Did you have the talk?
Not really, he FB'd me
So
So...
*Rolls eyes*
Don't start with me, because I don't know where to start with him

He wants to give me a promise ring
What a ring that says I'll consider being committed to you
Ya one of those, *rolls eyes*
*Inserts finger in mouth*...

Friday, September 25, 2009

I don't like the diagnosis doc...

I have Bella-itis as Ms. J calls it. I would love it to be something else but apparently I’m still suffering from a NLLL broken heart. I don’t want to be. Maybe I’m just mad, maybe I’m just not dealing with being still sick, when all I want to do is run, speed up the axis of the Earth with my movements and fast forward us out of this forsaken mess. Fast forward myself to someone else’s: arms or couch or something, and yet I don’t. I don’t want the white horse and all that and never have – sure I want love. I want that kind of love, we all want it, let’s be honest, we all want that kind of love that grows that becomes the foundation for everything in ourselves, in our lives, grows and through all the ugliness that abounds around us, is something so much greater than us.
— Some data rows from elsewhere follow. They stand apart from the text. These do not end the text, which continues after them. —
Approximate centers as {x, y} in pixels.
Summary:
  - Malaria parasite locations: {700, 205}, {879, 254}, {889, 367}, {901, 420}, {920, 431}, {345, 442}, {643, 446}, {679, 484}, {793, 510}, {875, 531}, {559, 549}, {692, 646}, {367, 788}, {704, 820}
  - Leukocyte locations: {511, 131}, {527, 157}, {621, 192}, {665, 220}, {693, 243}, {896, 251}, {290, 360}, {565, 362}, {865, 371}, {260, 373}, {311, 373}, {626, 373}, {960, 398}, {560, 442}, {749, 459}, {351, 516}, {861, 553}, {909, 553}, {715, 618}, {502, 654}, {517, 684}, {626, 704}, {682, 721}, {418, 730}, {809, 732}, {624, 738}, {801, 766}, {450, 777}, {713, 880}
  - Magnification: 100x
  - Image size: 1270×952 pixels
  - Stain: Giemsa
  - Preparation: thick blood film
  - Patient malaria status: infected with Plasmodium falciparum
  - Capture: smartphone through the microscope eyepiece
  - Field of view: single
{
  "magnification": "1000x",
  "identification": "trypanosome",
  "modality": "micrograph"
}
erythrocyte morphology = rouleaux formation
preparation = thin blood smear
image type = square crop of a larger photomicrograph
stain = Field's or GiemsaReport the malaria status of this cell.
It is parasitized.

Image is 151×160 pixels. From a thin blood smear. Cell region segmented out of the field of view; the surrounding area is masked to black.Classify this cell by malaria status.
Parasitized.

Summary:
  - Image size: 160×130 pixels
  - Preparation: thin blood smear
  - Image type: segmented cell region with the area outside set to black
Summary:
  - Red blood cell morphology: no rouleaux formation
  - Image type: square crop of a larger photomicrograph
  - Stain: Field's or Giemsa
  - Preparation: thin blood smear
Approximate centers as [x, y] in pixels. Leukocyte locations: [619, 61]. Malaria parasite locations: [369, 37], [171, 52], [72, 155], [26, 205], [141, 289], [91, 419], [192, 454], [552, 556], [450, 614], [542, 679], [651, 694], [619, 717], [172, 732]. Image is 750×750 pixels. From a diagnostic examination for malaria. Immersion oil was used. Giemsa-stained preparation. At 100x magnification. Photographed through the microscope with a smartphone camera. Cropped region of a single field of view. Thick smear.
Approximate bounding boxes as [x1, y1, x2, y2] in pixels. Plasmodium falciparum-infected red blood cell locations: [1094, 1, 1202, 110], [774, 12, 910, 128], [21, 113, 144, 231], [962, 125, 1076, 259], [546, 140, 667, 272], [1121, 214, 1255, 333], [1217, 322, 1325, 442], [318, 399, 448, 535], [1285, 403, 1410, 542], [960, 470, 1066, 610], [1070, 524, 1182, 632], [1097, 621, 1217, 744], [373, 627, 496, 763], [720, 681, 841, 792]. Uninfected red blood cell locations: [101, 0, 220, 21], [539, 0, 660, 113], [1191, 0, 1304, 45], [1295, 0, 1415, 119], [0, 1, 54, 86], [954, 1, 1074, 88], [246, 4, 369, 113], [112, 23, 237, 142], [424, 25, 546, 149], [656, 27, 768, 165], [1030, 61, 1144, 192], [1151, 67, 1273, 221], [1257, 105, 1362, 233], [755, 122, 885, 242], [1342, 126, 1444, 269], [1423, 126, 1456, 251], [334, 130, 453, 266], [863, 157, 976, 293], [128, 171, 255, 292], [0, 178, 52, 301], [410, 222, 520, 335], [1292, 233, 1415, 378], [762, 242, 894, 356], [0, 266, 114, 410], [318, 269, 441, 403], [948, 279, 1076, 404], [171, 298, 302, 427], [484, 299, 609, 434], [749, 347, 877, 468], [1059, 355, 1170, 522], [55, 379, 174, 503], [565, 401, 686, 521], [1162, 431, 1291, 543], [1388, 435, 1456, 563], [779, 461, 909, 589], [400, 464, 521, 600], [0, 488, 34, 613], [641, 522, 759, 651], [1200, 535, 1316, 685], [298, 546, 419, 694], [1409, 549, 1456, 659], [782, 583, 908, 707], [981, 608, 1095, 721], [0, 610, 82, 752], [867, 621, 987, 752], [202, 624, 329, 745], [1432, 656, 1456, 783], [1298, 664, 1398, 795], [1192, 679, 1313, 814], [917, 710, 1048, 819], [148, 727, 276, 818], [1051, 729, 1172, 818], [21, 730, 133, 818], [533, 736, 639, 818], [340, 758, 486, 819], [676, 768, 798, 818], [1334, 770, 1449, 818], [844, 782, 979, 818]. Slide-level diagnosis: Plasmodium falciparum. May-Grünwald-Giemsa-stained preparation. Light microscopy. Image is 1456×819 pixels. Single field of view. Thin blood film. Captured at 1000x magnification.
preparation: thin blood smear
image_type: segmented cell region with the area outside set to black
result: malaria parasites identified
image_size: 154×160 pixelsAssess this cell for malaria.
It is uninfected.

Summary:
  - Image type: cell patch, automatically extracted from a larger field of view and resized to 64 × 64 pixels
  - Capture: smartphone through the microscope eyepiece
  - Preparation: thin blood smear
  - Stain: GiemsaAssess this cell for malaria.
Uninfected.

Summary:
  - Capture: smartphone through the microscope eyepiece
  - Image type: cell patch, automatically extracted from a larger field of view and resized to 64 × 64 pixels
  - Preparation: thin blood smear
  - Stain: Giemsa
Yet AB and I are at the huge ugly impasse that happens when this happens. When you yell stop, stop the carousel, stop whatever this is, I want off, I really want off, no turning back, get me the hell out of here. AB hopped off, granted I don’t think we can say for sure he was ever genuinely on now, and so now I’ve stumbled off, asked for silence, and tried to walk away. I missed AB too much; I will confess I didn’t even last a week. I know that given how I still feel about BI in some respects, AB has been given a hallowed spot in my heart for better or worse. Sure it will likely be overshadowed someday, maybe or maybe not. And now all I really want to do is throw rocks at Bella and her refusal of Jake, but let’s be honest I’ve been playing every freaking role in those forsaken books: perpetually depressed Bella, lovingly persistent Jake, and tortured Edward who walked away thinking it would all be for better. Now of course the book all comes together – Edward and Bella live happily ever after and Jake gets his soul mate. And me, I get a smack upside the head for referencing a teenage book to my life, and silence. The reality is AB is likely going to do as BI did and walk away quickly, find someone soon and I will out of respect, honor the silence, their relationship and the paths we all have been given/choose. I am trying to make peace with that, that life won’t be like it was, peace with the awareness you don’t get to say what was said, do what was done, regardless of how you feel about it, and think you get to throw the lid back on Pandora’s relationship box. Hearts, lives, all of it gets ugly, and it just becomes a mess beyond time’s repair. In time AB’s heart will heal in regards to her and in time so will mine in regards to AB, but that does not mean that time will heal the friendship, regardless of what I may wish. In the end maybe it all is a beautiful disaster. Or maybe somewhere in the hope left in all this, things come together and fall apart in other ways.